Biz de böyleyiz; sosyal kurallar, ahlaki gem vuruşlar din ve vicdan sayesinde frenlesekte kendimizi, gözü dönenlerimizin manşetlere çıkışı da bu yüzdendir. Bu arzu ve içsel dürtü heves mekanizmasını hareke geçirip bir sevdaya kucak açar. İşte bu nokta aşkla karıştırılan noktanın ta kendisidir. Alt beyin egemen dürtüler, hedeflerine varma uğrunda manayı ve duyguları da kullanırlar.
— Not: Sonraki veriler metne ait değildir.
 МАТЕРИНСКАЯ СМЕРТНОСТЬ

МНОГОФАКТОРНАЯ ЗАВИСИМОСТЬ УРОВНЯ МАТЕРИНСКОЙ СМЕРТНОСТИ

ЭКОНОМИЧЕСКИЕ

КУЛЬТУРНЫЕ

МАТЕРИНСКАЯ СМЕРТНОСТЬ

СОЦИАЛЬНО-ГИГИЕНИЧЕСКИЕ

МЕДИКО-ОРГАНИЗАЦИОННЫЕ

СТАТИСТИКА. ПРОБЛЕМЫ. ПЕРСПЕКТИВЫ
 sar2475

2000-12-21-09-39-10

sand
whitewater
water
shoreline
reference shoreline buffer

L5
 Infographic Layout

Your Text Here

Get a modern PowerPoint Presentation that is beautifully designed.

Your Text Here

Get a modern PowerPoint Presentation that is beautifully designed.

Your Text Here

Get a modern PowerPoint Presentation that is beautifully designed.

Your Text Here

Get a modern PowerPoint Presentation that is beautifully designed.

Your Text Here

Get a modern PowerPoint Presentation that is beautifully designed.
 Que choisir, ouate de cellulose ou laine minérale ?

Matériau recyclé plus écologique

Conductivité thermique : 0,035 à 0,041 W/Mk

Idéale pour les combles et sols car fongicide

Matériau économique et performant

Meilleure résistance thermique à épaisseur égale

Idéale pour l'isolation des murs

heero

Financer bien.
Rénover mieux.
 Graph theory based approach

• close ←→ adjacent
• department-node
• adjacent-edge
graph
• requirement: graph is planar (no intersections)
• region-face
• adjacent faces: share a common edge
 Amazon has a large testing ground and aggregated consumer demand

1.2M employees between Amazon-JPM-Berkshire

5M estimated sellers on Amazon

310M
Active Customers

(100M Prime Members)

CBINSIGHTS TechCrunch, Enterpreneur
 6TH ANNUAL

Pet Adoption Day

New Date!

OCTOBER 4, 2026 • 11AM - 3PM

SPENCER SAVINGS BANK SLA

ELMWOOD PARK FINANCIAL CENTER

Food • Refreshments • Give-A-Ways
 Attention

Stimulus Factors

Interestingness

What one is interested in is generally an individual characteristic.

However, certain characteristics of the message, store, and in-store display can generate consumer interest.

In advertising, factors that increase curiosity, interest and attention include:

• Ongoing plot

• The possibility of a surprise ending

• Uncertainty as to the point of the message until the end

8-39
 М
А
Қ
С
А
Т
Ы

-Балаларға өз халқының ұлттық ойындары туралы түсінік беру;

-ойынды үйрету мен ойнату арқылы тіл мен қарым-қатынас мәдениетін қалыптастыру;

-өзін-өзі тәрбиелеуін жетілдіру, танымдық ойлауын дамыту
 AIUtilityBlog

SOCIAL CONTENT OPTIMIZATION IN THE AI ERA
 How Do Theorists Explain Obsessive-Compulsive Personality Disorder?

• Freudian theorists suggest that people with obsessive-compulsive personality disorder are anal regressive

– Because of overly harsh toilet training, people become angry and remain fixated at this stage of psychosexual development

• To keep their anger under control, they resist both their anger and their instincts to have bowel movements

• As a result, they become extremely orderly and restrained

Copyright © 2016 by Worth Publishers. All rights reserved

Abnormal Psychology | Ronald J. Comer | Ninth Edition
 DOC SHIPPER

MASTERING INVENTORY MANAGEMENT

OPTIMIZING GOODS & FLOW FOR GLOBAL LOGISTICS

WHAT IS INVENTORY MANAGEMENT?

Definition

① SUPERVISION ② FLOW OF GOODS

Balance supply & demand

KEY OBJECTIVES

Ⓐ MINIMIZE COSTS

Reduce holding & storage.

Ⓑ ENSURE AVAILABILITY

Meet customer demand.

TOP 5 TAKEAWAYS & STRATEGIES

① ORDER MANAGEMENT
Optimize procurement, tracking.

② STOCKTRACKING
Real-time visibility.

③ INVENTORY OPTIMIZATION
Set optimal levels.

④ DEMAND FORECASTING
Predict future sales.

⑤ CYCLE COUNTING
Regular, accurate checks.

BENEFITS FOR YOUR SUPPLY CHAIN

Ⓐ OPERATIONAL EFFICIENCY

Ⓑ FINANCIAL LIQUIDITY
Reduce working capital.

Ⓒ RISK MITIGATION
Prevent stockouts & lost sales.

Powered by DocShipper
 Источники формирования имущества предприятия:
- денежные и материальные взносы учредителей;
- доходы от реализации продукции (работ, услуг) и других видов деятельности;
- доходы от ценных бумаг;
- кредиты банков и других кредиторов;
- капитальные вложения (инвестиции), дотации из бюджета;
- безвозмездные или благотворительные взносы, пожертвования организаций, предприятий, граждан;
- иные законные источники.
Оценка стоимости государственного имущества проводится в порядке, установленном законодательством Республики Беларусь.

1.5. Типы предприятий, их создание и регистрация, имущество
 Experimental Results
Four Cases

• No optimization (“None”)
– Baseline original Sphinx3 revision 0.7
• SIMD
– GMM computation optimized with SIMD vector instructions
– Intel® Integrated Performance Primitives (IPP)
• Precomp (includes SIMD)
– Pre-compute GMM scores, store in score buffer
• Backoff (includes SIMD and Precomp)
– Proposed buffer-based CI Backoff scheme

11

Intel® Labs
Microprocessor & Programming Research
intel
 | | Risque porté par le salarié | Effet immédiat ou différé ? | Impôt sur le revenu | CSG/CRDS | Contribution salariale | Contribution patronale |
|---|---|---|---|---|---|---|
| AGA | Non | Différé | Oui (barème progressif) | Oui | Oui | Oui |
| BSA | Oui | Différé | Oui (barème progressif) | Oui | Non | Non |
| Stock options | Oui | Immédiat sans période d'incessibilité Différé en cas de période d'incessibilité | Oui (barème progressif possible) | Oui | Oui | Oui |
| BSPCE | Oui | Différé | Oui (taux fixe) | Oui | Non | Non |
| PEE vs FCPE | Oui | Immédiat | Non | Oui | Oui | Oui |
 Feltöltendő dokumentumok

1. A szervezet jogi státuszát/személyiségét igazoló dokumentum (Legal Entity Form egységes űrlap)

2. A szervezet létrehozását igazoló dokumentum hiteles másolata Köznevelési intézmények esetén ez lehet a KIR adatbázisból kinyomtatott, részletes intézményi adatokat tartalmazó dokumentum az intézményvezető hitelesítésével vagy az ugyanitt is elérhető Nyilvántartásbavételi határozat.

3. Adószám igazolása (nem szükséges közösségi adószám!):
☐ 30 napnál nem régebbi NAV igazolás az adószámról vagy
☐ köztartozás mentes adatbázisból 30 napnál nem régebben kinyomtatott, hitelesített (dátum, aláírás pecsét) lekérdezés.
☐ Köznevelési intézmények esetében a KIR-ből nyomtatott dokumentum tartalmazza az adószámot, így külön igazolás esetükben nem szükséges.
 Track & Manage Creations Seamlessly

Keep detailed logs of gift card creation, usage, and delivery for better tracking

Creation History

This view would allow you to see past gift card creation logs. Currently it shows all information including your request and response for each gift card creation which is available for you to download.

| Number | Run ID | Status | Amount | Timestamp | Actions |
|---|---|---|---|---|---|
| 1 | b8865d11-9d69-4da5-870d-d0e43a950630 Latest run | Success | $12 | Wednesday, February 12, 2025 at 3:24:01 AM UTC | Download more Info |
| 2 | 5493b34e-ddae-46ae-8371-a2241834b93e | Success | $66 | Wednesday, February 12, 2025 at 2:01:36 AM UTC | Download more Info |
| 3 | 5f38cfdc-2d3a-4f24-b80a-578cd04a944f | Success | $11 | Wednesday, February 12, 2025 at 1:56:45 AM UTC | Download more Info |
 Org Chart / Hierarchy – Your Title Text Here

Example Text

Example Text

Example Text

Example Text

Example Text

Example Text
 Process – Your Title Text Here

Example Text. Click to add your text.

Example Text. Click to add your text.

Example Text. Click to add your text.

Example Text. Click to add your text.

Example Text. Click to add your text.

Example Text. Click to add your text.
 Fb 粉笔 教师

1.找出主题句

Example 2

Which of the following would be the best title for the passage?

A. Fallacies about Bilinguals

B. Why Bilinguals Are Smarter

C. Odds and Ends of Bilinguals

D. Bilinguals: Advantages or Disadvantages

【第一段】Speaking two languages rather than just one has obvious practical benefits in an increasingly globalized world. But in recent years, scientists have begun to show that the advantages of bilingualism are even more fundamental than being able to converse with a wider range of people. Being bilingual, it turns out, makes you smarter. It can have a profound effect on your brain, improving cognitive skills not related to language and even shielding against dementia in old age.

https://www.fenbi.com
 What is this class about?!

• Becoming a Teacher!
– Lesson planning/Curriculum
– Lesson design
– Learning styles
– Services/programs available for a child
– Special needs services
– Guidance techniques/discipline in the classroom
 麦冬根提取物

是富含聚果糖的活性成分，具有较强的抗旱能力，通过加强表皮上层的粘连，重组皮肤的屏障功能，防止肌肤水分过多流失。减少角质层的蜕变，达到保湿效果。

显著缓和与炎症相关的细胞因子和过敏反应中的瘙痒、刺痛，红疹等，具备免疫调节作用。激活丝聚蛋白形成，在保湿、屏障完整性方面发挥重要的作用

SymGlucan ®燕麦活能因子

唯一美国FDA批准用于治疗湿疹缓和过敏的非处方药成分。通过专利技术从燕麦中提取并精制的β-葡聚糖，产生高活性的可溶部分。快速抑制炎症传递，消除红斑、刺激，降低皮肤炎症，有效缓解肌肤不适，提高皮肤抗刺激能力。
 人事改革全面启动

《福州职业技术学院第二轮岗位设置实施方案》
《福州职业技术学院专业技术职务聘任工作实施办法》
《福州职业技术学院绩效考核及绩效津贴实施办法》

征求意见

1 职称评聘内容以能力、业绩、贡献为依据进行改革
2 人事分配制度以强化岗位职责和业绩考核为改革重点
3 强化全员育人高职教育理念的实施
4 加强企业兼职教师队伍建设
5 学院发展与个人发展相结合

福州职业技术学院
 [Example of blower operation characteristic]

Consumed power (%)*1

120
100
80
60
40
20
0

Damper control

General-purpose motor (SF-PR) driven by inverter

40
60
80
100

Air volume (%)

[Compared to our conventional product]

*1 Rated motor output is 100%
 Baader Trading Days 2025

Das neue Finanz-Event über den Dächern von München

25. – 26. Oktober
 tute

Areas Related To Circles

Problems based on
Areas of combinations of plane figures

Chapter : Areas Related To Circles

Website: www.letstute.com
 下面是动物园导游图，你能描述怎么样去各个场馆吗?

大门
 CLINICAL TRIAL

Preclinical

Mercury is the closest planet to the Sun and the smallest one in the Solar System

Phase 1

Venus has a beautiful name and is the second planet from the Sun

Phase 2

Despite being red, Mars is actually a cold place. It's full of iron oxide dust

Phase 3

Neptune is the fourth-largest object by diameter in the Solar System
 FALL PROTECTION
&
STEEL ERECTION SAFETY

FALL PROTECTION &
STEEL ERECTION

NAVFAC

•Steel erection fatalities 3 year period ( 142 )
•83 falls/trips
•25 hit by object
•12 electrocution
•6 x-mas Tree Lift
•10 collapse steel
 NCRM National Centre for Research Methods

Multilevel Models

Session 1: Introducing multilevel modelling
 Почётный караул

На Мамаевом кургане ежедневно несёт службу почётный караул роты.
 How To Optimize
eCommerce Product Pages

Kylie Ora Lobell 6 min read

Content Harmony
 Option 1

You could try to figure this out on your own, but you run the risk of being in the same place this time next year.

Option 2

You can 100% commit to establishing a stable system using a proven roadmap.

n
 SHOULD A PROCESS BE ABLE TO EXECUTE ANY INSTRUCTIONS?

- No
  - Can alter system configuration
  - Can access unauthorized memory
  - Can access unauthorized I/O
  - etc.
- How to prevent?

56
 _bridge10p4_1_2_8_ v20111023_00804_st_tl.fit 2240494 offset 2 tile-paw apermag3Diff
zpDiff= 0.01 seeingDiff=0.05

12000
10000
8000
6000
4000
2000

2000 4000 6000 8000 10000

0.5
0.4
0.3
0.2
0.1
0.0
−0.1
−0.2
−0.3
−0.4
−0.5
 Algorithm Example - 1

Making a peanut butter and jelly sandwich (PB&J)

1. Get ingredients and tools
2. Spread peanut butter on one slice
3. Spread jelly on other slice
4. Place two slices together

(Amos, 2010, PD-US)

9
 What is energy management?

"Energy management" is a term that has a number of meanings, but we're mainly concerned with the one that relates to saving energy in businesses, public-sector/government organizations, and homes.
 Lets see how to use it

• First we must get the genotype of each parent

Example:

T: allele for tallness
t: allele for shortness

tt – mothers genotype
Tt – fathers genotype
Oysa ki bu duygular; beynin üst tarafında sanat, aşk, muhabbet, samimiyet ve her türlü ahlaki değerler mutfağının kazanında kaynar. Kendini kandırmak değiminin fiiliyatlaşma çabalarıdır bu olup bitenler.
Gelelim aşka; duyguların zirvesidir. Dağ üzerinde birikmiş kardır , erimez lakin eritir. Mevlana’nın tabiriyle; girdiği yerde kendinden başka hiçbir şey bırakmaz. Böylesine yüce duygunun ölmesi, bitmesi, yok olması gibi bir düşünce, o duyguya hakaret etmektir. Tensel dürtülerin zevklerine dair terimlerin de bu duygu ile karıştırılıp, aynı anlamların yüklenmesi, konuya duyulan ehemmiyetsizliği gösterir.
Evlilik aşkı öldürmez, monotonlaşan yaşamın getirileri; başlangıçtaki hislenişi, hevesi, saygıyı, arzuyu öldürür. Gönül sonsuzluğuna ait olan aşkı öldüremez zira atı alan Üsküdar’ı geçer, yürek şehrine geçemez. Aşkın aşıkları ölümsüz ise aşk nasıl ölümlü olabilir? Yunus Emre deyişiyle; Aşıklar ölmez, yerde çürümez , yanmayan bilmez ateşi aşka… Mum ışığına sevdalı heves kelebeğimizle, güneşe yar olmuş gönül teknemizi karıştırmayalım.